In the meantime his disorder had made rapid progress. A slow fire seemed to consume his vital parts. His appetite became ravenous, but he dared not gratify it on account of dreadful pains and internal ulcers, which preyed on the lower parts of his body. Moreover his breathing became difficult, and violent spasms convulsed his frame, and imparted supernatural strength to his limbs[133]. But in spite of these accumulated sufferings he still clung to life, and cherishing hopes of recovery caused himself to be conveyed across the Jordan to Callirrhoë[134], hoping to obtain relief from its warm bituminous baths. Arrived there, the physicians advised that he should be fomented with warm oil. For this purpose, he was lowered into a vessel filled with that fluid, when his eyes relaxed, and he suddenly fell back as if dead. Roused, however, by the cries of his physicians, he revived, and was conveyed back to Jericho, where, as if defying death, he devised a new atrocity. Knowing the joy his death would cause, he gave instructions that the men of distinction from every town in Judæa should be assembled in the hippodrome, and secretly confided to Salome his pleasure that they should be butchered immediately upon his decease, that thus his funeral might at least be signalized by a real mourning.

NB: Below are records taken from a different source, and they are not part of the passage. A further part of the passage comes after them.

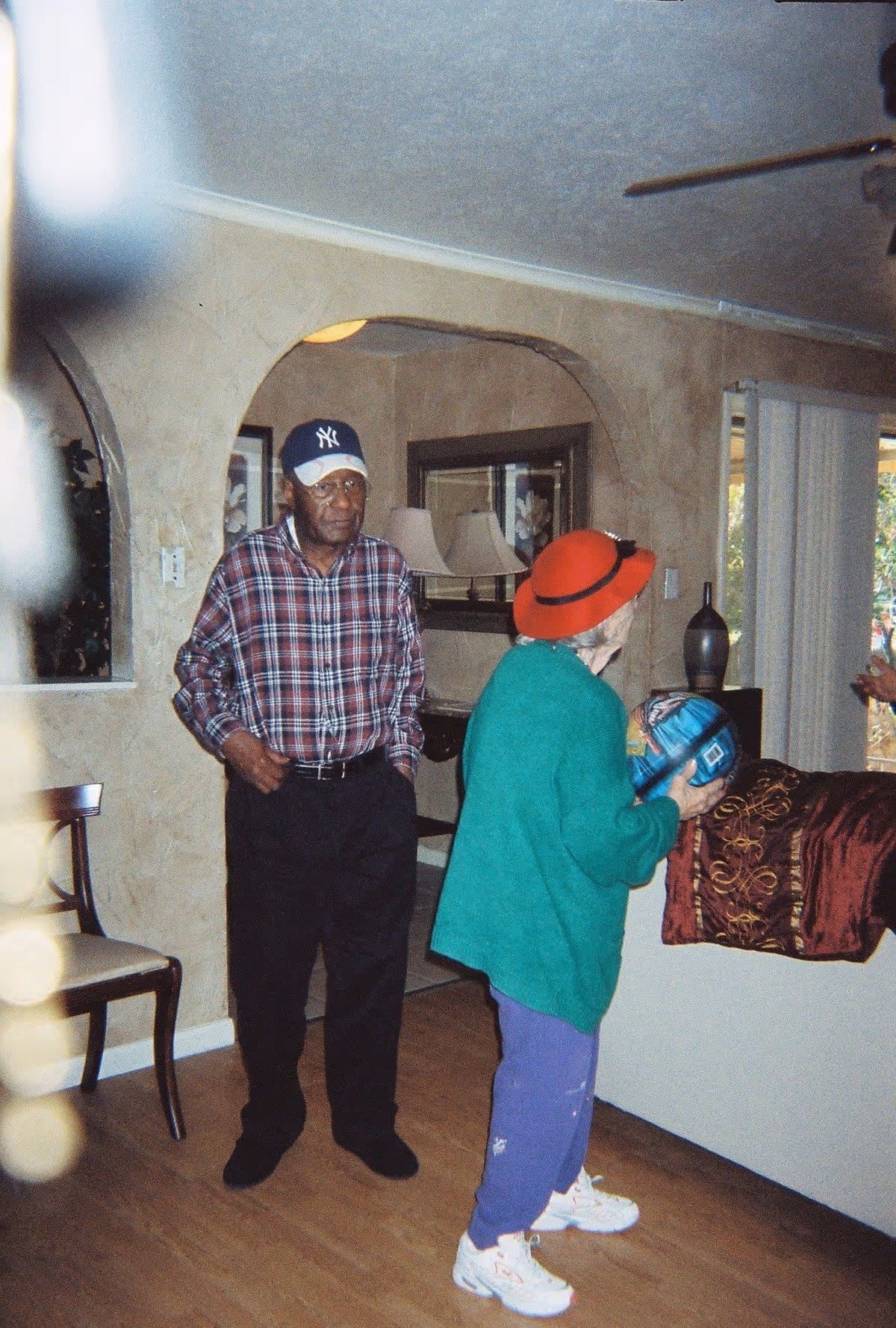 An elderly man wearing a plaid shirt, black pants, and a New York Yankees baseball cap stands with his hands in his pockets inside a living room. An elderly woman wearing a red hat, green sweater, purple pants, and white sneakers is holding a blue ball and facing away from the camera. The room has beige walls, wooden flooring, a chair, a mirror, a lamp, and a window with vertical blinds.
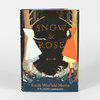 A hardcover book with an illustrated cover showing two girls in cloaks facing each other around the title "SNOW & ROSE," with "Emily Winfield Martin" printed at the bottom.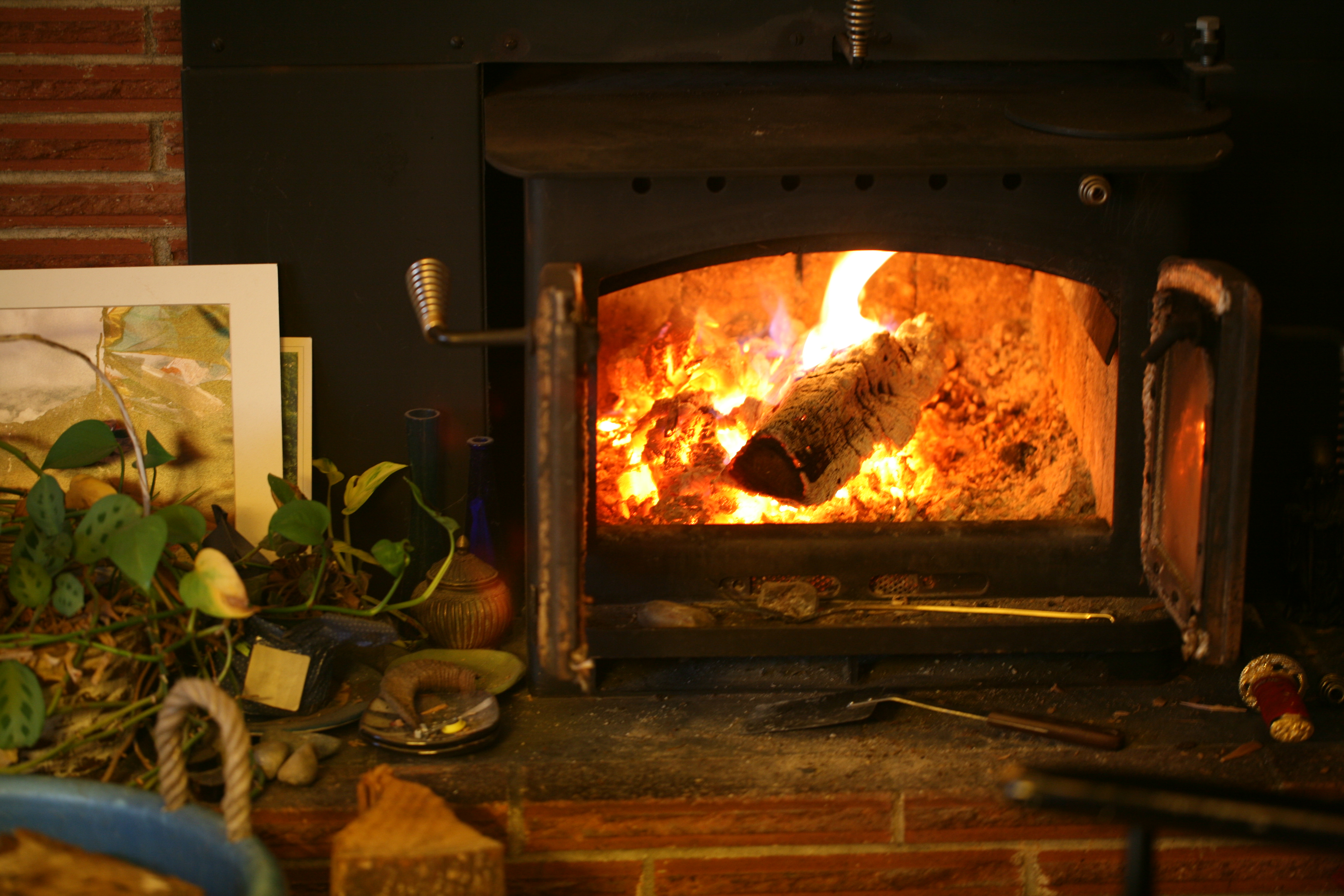 Fireplace ablaze by Gordon Lee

He had scarcely given these orders, when his messengers returned from Rome, and announced the ratification of the sentence against Antipater. Instantly the tyrant’s desire for life revived, but being as quickly followed by a sudden racking pain, he called for an apple and a knife, and in an unguarded moment tried to stab himself. He might have succeeded had not an attendant seized his hand. The clamour that followed reached the ears of Antipater, who was in bonds in a neighbouring apartment. Thinking his father was dead, he made a desperate effort to escape by bribing his guards. Informed of this Herod instantly ordered a spearman to dispatch him on the spot. Antipater having thus paid the penalty of his life of treachery, the king once more amended his will, nominated his eldest son Archelaus as his successor to the throne, and appointed Antipas tetrarch of Galilee and Peræa, Herod Philip tetrarch of Auranitis, Trachonitis, and Batanæa, and Salome mistress of Jamnia and some other towns. Five days more of excruciating agony remained to the tyrant, and then he expired[135], after a reign of 34 years.
PART V.
RETROSPECT AND REFLECTIONS.
CHAPTER I.
DISPERSION OF THE JEWS—RISE OF SYNAGOGUES.
ARRIVED at the threshold of the Gospel History, it may not be amiss to survey some of the more prominent features of the period we have traversed, and to notice some of the changes which it had produced on the Jewish nation.
The influences under which the Jews had been brought since the Captivity were, as we have seen, of a very varied character. For two centuries after that event, they were subject to the dominion of Persia; for nearly a century and a half they were under Greek rulers; for a century they enjoyed independence under their native Asmonean princes; and for more than half a century, while nominally ruled by the family of Herod, were really in subjection to the power of Rome[136].
In the present Chapter we shall notice, (a) The Wide Dispersion of the Jews, (b) The Change in their Vernacular Language, and (c) The rise of Synagogues.
(a) The Wide Dispersion of the Jews.
About the time of the building of Rome the ten tribes were carried away by the Assyrian monarchs, and 130 years after, this event was followed by the removal of their brethren of Judah and Benjamin to Babylon. The influential results of this earliest migration, it has been observed, “may be inferred from the fact, that about the time of the battles of Marathon (B.C. 490) and Salamis (B.C. 480), a Jew was the minister, another Jew the cupbearer, and a Jewess the consort, of a Persian monarch[137].” Once settled under the shadow of the Babylonian and Persian kings, the Jews were very loth to quit the country of their adoption, and comparatively few availed themselves of the permission of Cyrus to return to their native land. The important colony in Babylonia which afterwards exerted a very remarkable influence, threw off shoots which extended to the borders of the Caspian Sea and the confines of China.